Vivantes hat in der laufenden Tarifrunde mit seinen Tochtergesellschaften alle Angebote zurückgezogen. Grund seien neue politische Rahmenbedingungen und drohende Erlösverluste infolge geplanter Einschnitte in der Krankenhausfinanzierung.
Vivantes zieht sämtliche Angebote in der laufenden Tarifrunde mit den Vivantes-Tochtergesellschaften zurück. Das Angebot sei angesichts neuer politischer Rahmenbedingungen nicht mehr aufrechtzuerhalten, teilt Deutschlands größter kommunaler Krankenhauskonzern mit. Die Tarifverhandlungen beginnen damit faktisch neu.
Verdi hatte das Angebot am vergangenen Donnerstag zurückgewiesen. Am selben Abend wurde ein Sparpaket der Bundesregierung bekannt, das weitreichende Einschnitte für Krankenhäuser vorsieht. Vivantes verweist auf zu erwartende Erlösverluste und sieht keinen finanziellen Spielraum mehr für Zusagen in der bisherigen Höhe.
Angebot mehrfach ausgeweitet
Vivantes hatte nach eigenen Angaben im Oktober 2025 Verhandlungen vorgeschlagen und im Januar 2026 ein umfangreiches Angebot vorgelegt.

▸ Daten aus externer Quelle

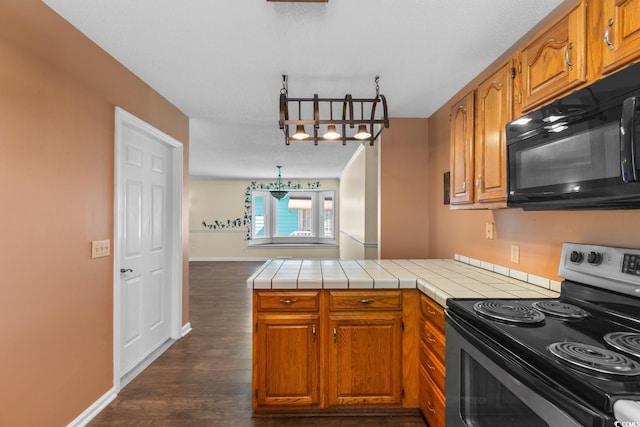 kitchen featuring a peninsula, stainless steel electric range, black microwave, and brown cabinets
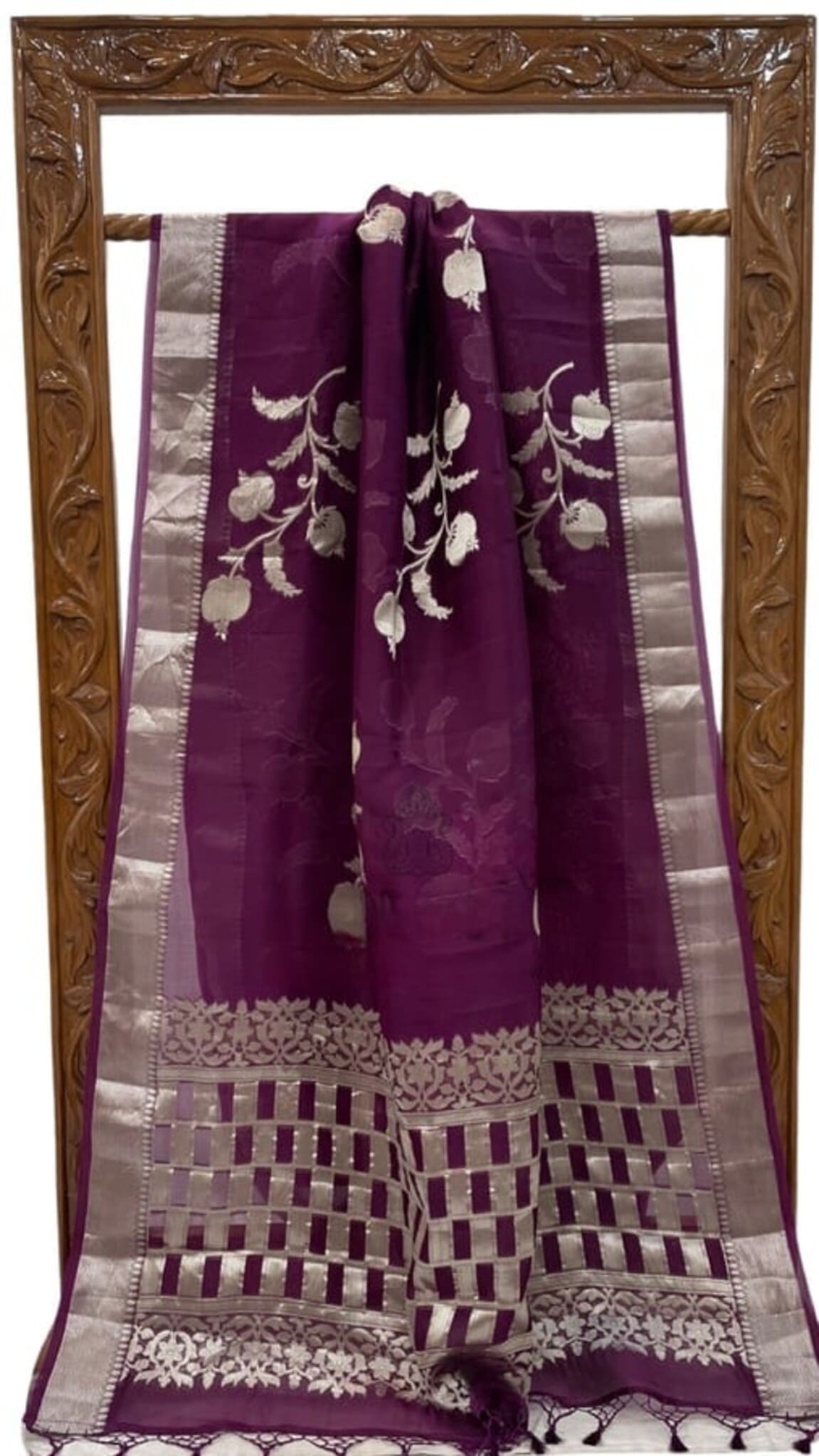 Dark purple Banarasi silk saree with silver borders, floral pattern and checked hem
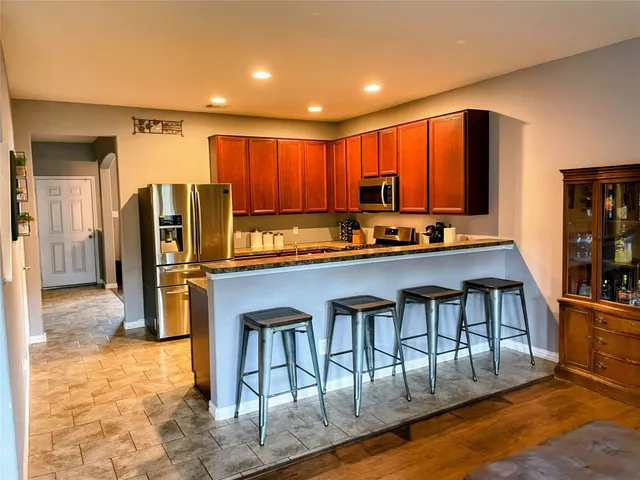 a kitchen with stainless steel appliances granite countertop a table chairs and a refrigerator
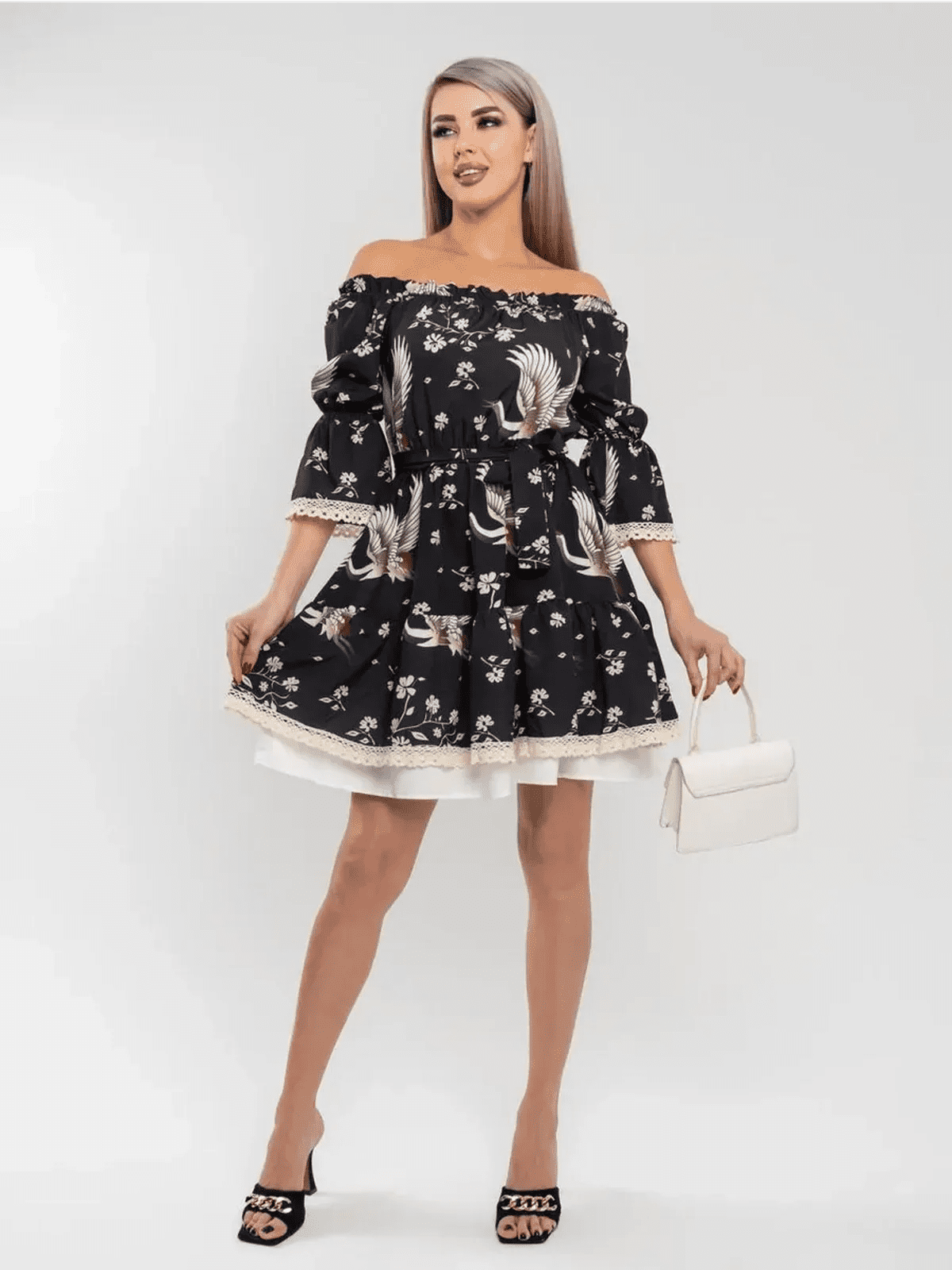 Off-shoulder Crane Bloom mini dress featuring tiered skirt and floral print, perfect for stylish, romantic occasions.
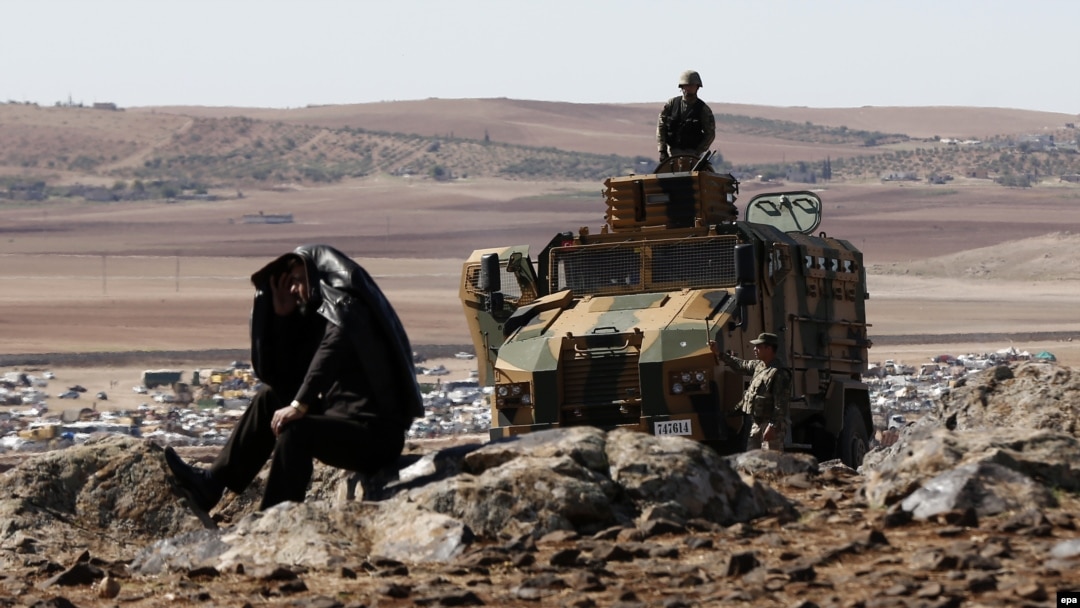 Turkish soldiers on duty as a man watches from a hill in Turkish territory during fighting between Syrian Kurdish fighters and Islamic State militants.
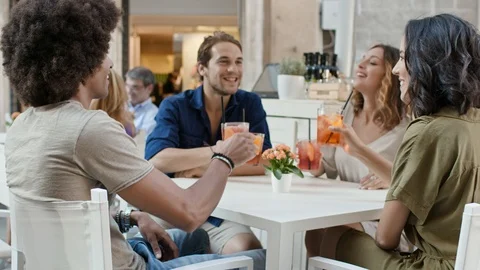 Four people or two couples happy toasting with cocktail at aperitif in city cafe Stock Footage 105831962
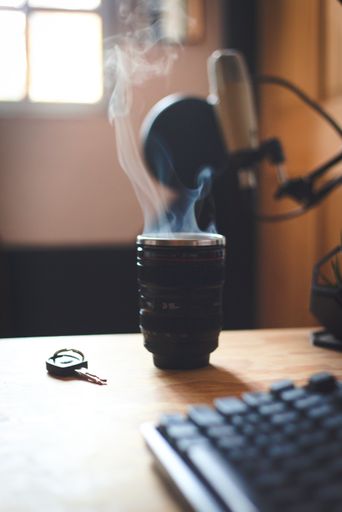 A vertical shot of hot coffee in a camera lens mug on the table with a microphone in the background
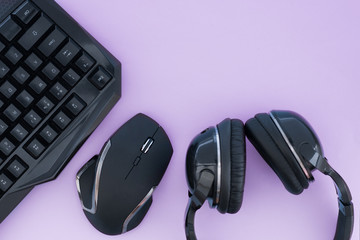 Headphones, mouse, keyboard on the pastel pink background, top view. Gaming gear. Gamer workspace...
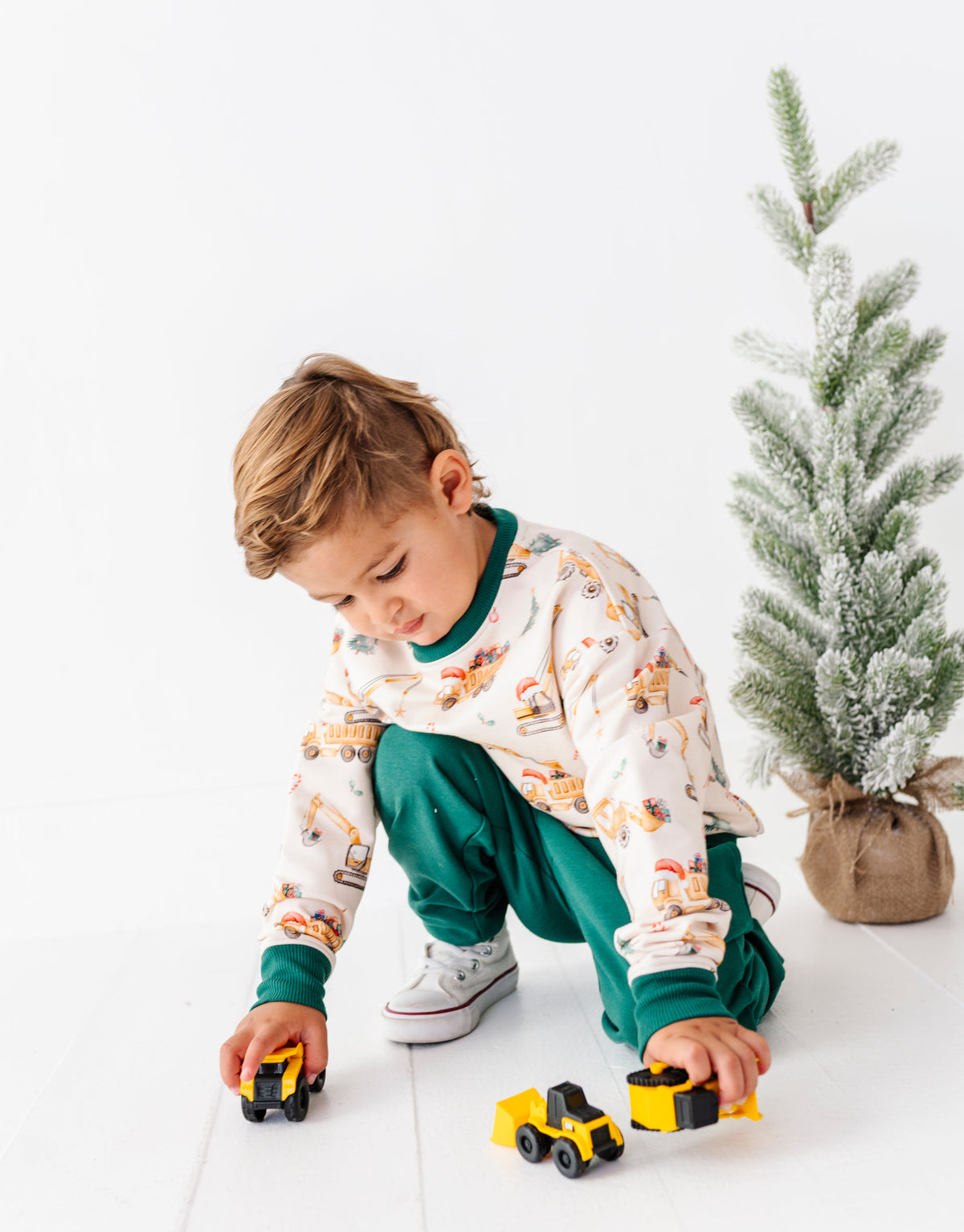 A young boy wearing a construction crew crewneck and matching green joggers, playing with yellow toy trucks on a white floor next to a small decorated tree.
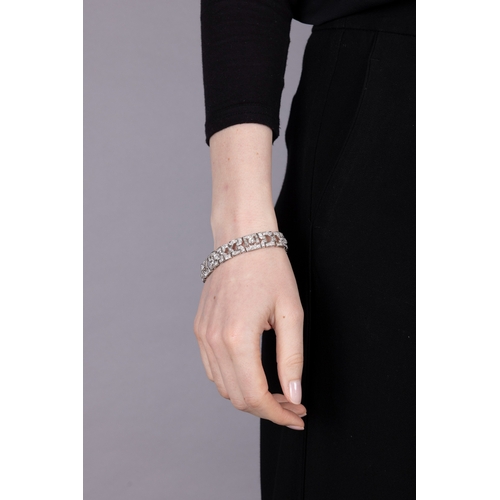65 - AN ART DECO DIAMOND BRACELET, CIRCA 1930  Of openwork geometric design, set throughout with old Euro... 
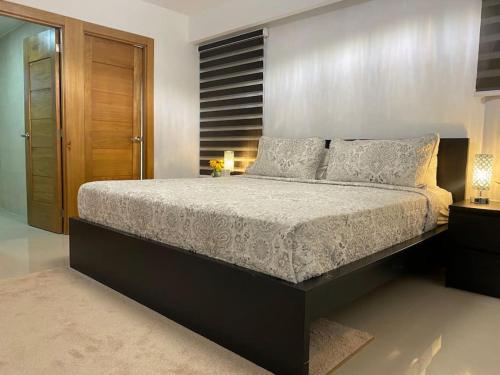 um quarto com uma cama grande e uma parede de madeira em Stylish Apt Full AC King Bed em Los Prados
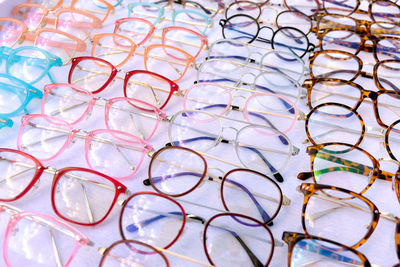 High angle view of multi colored eyeglasses on table at stall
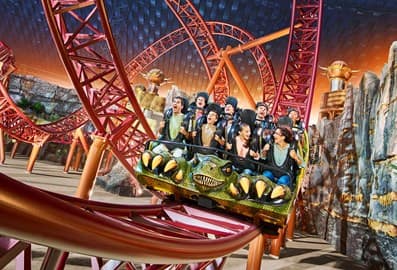 Visitors riding a roller coaster at IMG Worlds of Adventure Dubai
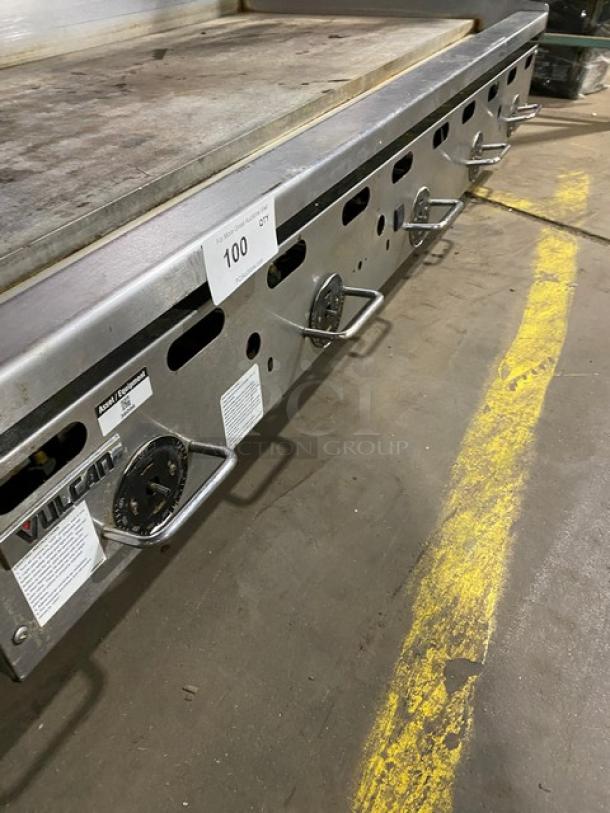 Vulcan stainless steel natural gas countertop flat griddle with thermostatic control, back & side splash, and sturdy legs.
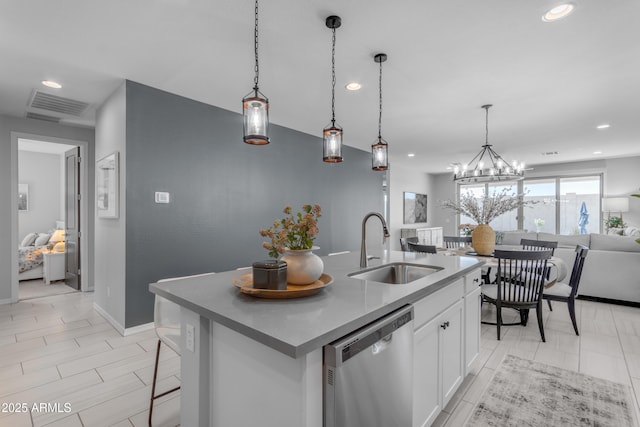 kitchen with stainless steel dishwasher, visible vents, open floor plan, recessed lighting, and a sink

Vorgesehen waren für rund 2.200 Beschäftigte der Tochtergesellschaften Entgeltsteigerungen von durchschnittlich sieben Prozent im laufenden Jahr. Zudem plante der Konzern eine stufenweise Angleichung an das volle TVöD-Tabellenentgelt bis 2030.
Im siebten Verhandlungstermin am 16. April erhöhte Vivantes das Angebot erneut. Hinzu kam eine steuer- und abgabenfreie Einmalzahlung von 1.000 Euro. Verdi habe alle Vorschläge abgelehnt. Verdi verlangt für die rund 2.200 Beschäftigten einen Tarifvertrag, der die Regelungen des TVÖD‑K vollständig auf die Vivantes-Mitarbeitenden überträgt.
Verdi: Zahlen nicht nachvollziehbar
Nach Darstellung der "Berliner Morgenpost" weist Verdi die von Vivantes angeführten finanziellen Argumente zurück. Die Gewerkschaft halte die genannten Zahlen für nicht nachvollziehbar und kritisiere, dass Vivantes unterschiedliche Finanzierungsstränge unzulässig miteinander vermische.
Verdi-Verhandlungsführerin Jana Seppelt sagt: „Hier wird ein durchschaubares Spiel auf Kosten der Tochter-Beschäftigten gespielt. Die Vivantes-Geschäftsführung schiebt nun die bundesweiten Entwicklungen vor, um die Vereinbarung aus dem Koalitionsvertrag zur Rückführung nicht umsetzen zu müssen.“
Klinikfinanzierung unter Druck
Der inzwischen veröffentlichte Referentenentwurf zur Stabilisierung der Beitragssätze in der gesetzlichen Krankenversicherung sieht Einschnitte bei den Klinikerlösen vor. Vivantes rechnet allein für 2027 mit Mindereinnahmen von rund 70 Millionen Euro. Auch konzerninterne Dienstleistungen der Tochtergesellschaften finanziert der Konzern aus den Fallpauschalen der Krankenkassen.
Hohe Defizite, Sanierung bis 2029
Vivantes beschäftigt mehr als 20.000 Menschen und behandelt jährlich rund 750.000 Patientinnen und Patienten. Der Konzern weist nach eigenen Angaben ein strukturelles Defizit von mehr als 120 Millionen Euro aus. Der Aufsichtsrat beschloss im Sommer 2024 ein Sanierungsprogramm. Es soll das Defizit bis 2029 schrittweise senken, ohne Entgeltkürzungen oder betriebsbedingte Kündigungen.
Beim nächsten Treffen will Vivantes zunächst klären, welche finanziellen Spielräume unter den neuen gesetzlichen Bedingungen bestehen. Erst danach sollen Tarifverhandlungen fortgesetzt werden.